The vision of next generation 5G wireless communications lies in providing very high data rates (typically of Gbps order), extremely low latency, manifold increase in base station capacity, and significant improvement in users’ perceived quality of service (QoS), compared to current 4G LTE networks. Ever increasing proliferation of smart devices, introduction of new emerging multimedia applications, together with an exponential rise in wireless data (multimedia) demand and usage is already creating a significant burden on existing cellular networks. 5G wireless systems, with improved data rates, capacity, latency, and QoS are expected to be the panacea of most of the current cellular networks’ problems.
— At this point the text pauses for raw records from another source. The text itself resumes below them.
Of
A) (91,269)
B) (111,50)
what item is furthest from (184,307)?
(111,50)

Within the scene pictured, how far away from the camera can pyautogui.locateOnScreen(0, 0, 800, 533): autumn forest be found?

In this survey, we make an exhaustive review of wireless evolution toward 5G networks. We first discuss the new architectural changes associated with the radio access network (RAN) design, including air interfaces, smart antennas, cloud and heterogeneous RAN. Subsequently, we make an in-depth survey of underlying novel mm-wave physical layer technologies, encompassing new channel model estimation, directional antenna design, beamforming algorithms, and massive MIMO technologies. Next, the details of MAC layer protocols and multiplexing schemes needed to efficiently support this new physical layer are discussed. We also look into the killer applications, considered as the major driving force behind 5G. In order to understand the improved user experience, we provide highlights of new QoS, QoE, and SON features associated with the 5G evolution. For alleviating the increased network energy consumption and operating expenditure, we make a detail review on energy awareness and cost efficiency. As understanding the current status of 5G implementation is important for its eventual commercialization, we also discuss relevant field trials, drive tests, and simulation experiments. Finally, we point out major existing research issues and identify possible future research directions.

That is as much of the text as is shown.